# First gun, first glock, first post



## thenanny (Dec 16, 2007)

I went today and bought my first handgun. It is a Glock 23 and I am very anxious to shoot it this weekend. Also, on top of this, it is my first post on the site. I have done a lot of research on this site and lots of other places elsewhere to decide what gun I wanted, and I decided this was the gun. I would like to thank everyone on this site for all of the information that I was provided by searching through all of the posts and I hope that one day I can help others with their decisions like y'all have helped me. I will keep y'all posted on how I shoot with it this weekend, although it probably won't be that impressive for most of y'all since I am new to shooting pistols.


----------



## DJ Niner (Oct 3, 2006)

Start slow, take your time, and you might be surprised at how well you'll do! 

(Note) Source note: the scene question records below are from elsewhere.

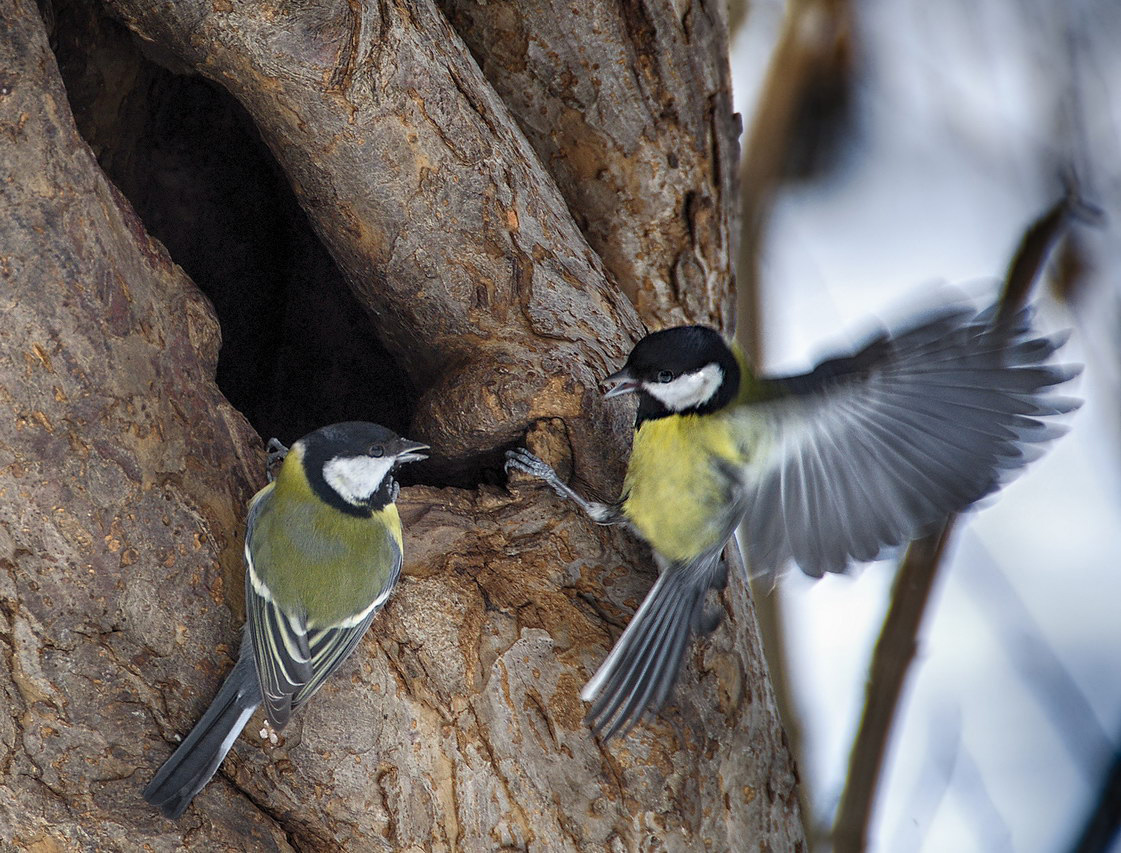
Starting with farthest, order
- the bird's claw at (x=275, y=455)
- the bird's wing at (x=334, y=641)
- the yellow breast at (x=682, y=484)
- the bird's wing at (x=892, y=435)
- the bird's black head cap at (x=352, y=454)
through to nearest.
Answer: the bird's claw at (x=275, y=455), the bird's black head cap at (x=352, y=454), the yellow breast at (x=682, y=484), the bird's wing at (x=334, y=641), the bird's wing at (x=892, y=435)

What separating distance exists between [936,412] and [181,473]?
0.83 meters

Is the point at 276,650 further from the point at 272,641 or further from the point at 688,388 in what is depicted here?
the point at 688,388

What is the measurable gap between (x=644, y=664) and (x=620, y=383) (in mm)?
336

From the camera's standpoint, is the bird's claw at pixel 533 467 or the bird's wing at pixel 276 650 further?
the bird's claw at pixel 533 467

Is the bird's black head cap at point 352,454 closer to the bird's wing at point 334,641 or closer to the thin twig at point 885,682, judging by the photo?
the bird's wing at point 334,641

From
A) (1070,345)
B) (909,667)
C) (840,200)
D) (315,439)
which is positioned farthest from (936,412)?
(840,200)

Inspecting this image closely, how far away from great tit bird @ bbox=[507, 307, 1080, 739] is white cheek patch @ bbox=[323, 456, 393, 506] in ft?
0.74

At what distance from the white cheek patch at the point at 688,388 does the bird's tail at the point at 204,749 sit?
563 millimetres

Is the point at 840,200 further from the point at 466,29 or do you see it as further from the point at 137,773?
the point at 137,773

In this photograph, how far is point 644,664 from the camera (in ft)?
3.99

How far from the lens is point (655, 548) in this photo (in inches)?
52.2

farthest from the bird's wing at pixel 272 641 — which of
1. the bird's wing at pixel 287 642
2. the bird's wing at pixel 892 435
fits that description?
the bird's wing at pixel 892 435

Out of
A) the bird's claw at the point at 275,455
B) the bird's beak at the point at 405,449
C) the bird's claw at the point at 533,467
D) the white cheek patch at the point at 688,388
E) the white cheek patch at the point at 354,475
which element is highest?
the white cheek patch at the point at 688,388

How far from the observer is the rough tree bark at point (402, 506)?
1079 mm
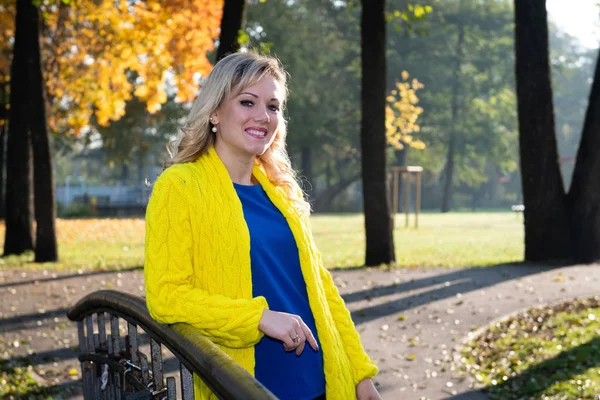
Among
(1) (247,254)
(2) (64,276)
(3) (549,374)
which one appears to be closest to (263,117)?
(1) (247,254)

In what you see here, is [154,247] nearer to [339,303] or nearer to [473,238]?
[339,303]

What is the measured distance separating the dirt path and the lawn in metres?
1.81

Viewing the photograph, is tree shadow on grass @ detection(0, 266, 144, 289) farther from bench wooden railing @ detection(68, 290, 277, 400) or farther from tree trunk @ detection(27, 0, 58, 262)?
bench wooden railing @ detection(68, 290, 277, 400)

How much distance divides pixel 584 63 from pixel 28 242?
8709 centimetres

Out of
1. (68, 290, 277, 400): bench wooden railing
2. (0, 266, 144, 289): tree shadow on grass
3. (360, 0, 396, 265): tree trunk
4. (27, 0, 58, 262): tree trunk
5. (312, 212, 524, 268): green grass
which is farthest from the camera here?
(312, 212, 524, 268): green grass

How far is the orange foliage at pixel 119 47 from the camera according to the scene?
2220 cm

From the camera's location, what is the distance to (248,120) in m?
3.07

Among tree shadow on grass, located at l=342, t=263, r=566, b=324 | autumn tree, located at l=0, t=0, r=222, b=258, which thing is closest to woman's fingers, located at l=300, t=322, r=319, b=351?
tree shadow on grass, located at l=342, t=263, r=566, b=324

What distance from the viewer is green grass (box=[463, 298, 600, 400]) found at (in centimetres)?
691

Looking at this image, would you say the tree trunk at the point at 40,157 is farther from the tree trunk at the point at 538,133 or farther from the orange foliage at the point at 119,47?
the tree trunk at the point at 538,133

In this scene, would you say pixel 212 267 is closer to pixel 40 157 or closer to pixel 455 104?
pixel 40 157

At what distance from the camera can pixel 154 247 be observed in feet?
9.12

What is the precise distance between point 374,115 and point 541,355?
768cm

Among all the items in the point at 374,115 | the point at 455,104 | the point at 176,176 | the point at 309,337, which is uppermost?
the point at 455,104
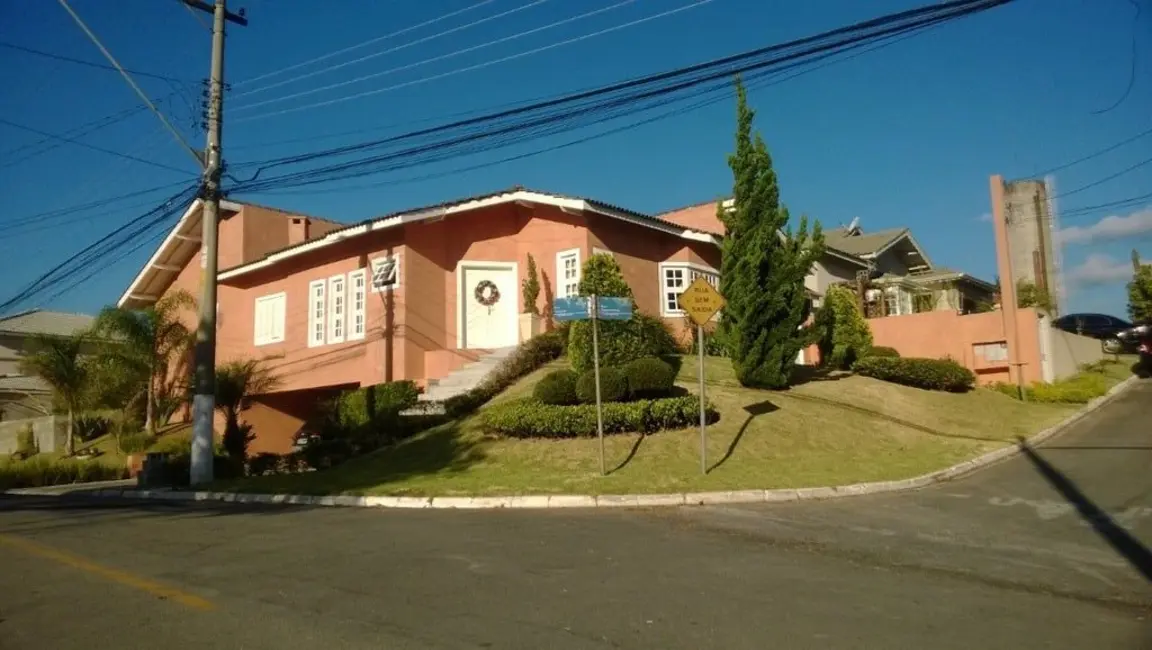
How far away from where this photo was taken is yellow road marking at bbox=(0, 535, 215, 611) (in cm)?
624

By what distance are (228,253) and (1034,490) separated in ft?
85.9

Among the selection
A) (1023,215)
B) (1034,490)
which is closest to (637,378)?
(1034,490)

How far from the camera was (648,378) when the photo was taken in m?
16.0

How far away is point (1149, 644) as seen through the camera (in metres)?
5.29

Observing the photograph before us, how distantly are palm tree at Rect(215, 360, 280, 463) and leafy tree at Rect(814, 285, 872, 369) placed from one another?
16002 mm

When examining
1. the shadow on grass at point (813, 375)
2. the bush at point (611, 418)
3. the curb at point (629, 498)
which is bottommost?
the curb at point (629, 498)

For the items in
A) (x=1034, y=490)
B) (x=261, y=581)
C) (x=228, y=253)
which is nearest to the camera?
(x=261, y=581)

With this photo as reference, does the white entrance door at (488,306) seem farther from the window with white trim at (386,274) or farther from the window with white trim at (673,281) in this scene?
the window with white trim at (673,281)

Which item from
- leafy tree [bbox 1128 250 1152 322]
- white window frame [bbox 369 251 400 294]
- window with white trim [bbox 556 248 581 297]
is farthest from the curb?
leafy tree [bbox 1128 250 1152 322]

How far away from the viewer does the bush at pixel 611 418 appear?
50.2 feet

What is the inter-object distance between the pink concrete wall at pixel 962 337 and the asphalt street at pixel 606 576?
14.2m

The Glock trigger is different than most other trigger actions, but the fundamentals are still the same. Hold the weapon firmly, align the sights properly on target, hold them as steady as possible (they ARE going to move around a bit; don't worry about that), and make sure you squeeze the trigger gently ALL the way through the squeeze (especially at the "end" of the squeeze, when the weapon is about to fire). If you do these four things, the bullets should pretty much end up somewhere near the center of the target. If you start seeing low shots on target, take more time with the squeeze. "Pulling", "jerking", or "slapping" the trigger is bad, and will make the weapon move a bit before the bullet leaves the barrel. After you've formed and ingrained good trigger control habits, you will be able to speed up your shooting without jerking and missing the target.

Good luck!


----------



## Mike Barham (Mar 30, 2006)

Welcome aboard!

I can add nothing to *DJ Niner's* excellent post, except that very often the fastest road to real shooting skill is formal training. The NRA is a good start for this, and most areas have other instructors offering more advanced training.

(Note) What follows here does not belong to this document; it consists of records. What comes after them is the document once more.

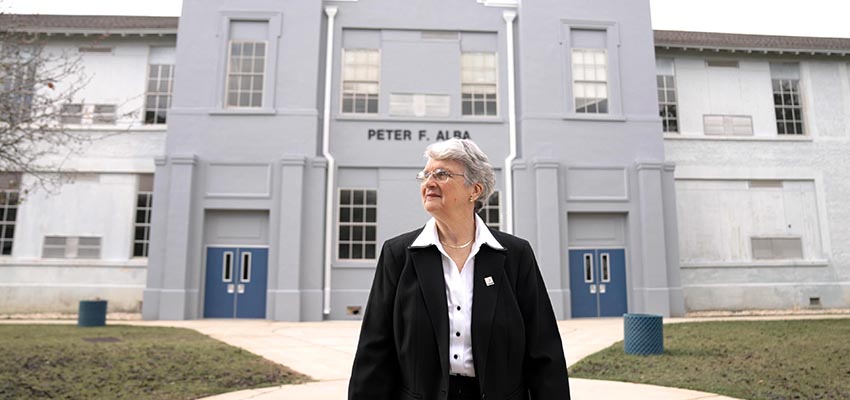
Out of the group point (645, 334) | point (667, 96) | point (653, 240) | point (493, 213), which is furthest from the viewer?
point (667, 96)

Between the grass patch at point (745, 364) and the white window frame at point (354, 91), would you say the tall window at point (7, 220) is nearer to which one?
the white window frame at point (354, 91)

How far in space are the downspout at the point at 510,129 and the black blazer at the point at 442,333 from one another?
12.2 metres

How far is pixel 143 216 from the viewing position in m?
16.0

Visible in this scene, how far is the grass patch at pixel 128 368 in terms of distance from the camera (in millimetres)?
6090

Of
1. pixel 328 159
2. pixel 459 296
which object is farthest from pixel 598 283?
pixel 459 296

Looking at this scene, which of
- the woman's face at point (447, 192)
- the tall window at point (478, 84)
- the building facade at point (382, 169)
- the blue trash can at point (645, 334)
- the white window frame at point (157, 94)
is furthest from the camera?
the white window frame at point (157, 94)

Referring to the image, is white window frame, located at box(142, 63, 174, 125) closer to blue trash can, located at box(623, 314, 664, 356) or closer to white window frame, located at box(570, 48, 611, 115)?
white window frame, located at box(570, 48, 611, 115)

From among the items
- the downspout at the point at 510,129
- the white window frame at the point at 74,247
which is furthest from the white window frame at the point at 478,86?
the white window frame at the point at 74,247

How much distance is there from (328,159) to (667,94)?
35.4 feet

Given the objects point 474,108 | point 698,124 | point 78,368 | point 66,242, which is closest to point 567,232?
point 474,108

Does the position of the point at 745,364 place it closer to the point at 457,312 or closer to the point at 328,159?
the point at 457,312

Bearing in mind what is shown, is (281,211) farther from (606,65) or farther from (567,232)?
(606,65)

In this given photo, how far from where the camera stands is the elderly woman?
2408 mm

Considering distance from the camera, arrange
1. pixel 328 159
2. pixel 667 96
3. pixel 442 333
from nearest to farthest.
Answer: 1. pixel 442 333
2. pixel 328 159
3. pixel 667 96
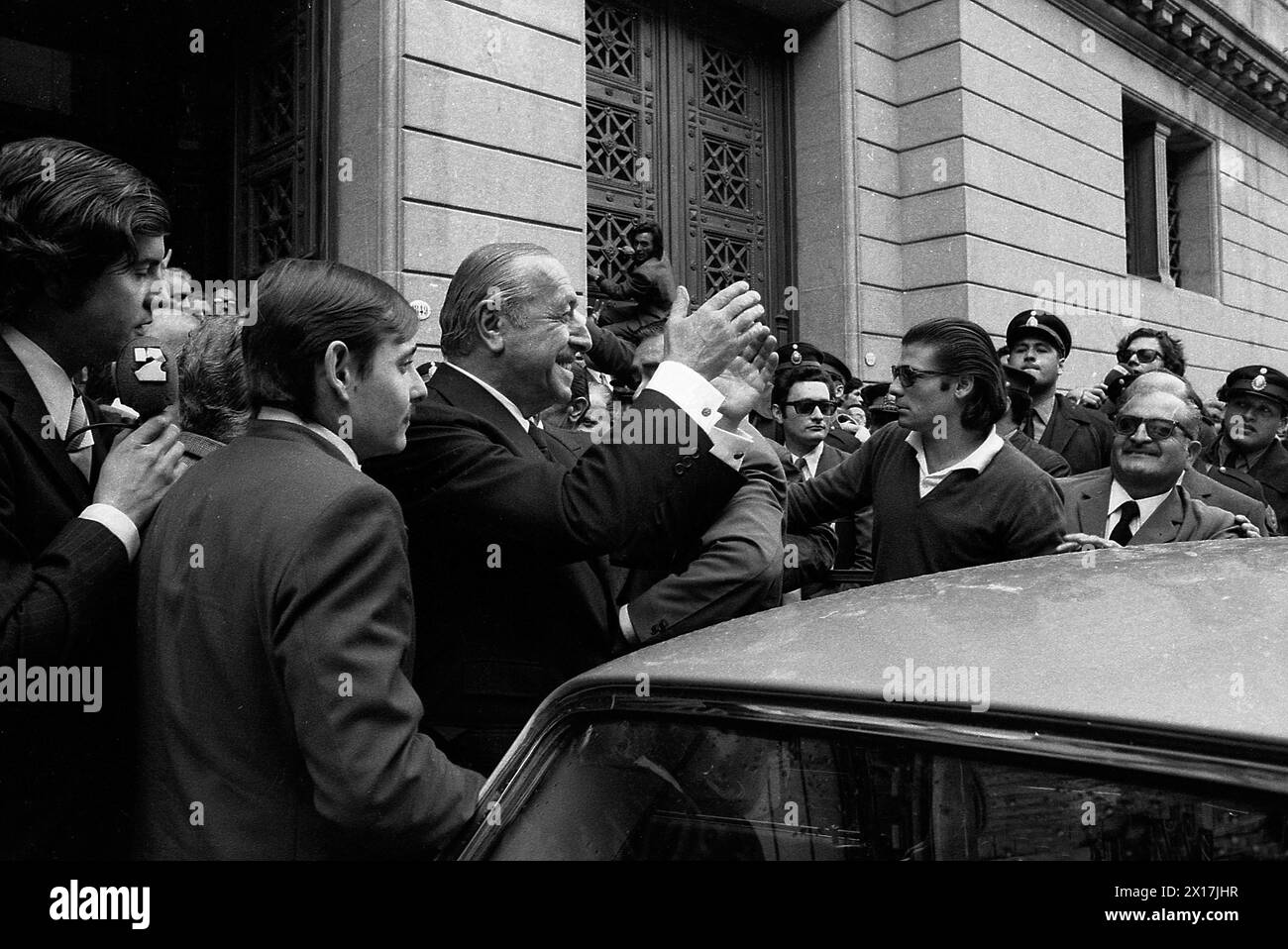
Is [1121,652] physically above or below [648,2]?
below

Good luck, and let us know how your new Glock shoots for you.


----------



## rudy (Sep 24, 2007)

il be the first one to say cause it is known Glock wide, welcome to the dark side. i love my Glock 19, im so accurate with it. long live sport shooting. :target:


----------



## Baldy (Jun 21, 2006)

Good advise so far. I also like to tell a new shooter to start with the target at 15 to 20 feet and work back over a little time. The biggest thing is practice safty and enjoy what you are doing. If it wasn't fun I would have quit long ago. Good luck.


----------



## thenanny (Dec 16, 2007)

Thanks for all the advice, i'll take all of that into consideration when I go shoot. i wasn't able to shoot today because I ended up having to work, but hopefully I will be able to this weekend. Thanks again.


----------



## john doe. (Aug 26, 2006)

Congrates! I carry a G23 and am happy with it.


----------



## mc2 (Jan 2, 2008)

Congrats. 

I considered a Glock 23 for my first gun but ended up getting the Sigma SW40VE. Needless to say, i didn't do enough research and unhappy with the heavy trigger. 

I ended up getting a Glock 19 and am very happy with it. Good luck


----------



## Ram Rod (Jan 16, 2008)

Congratulations on all your firsts today!


----------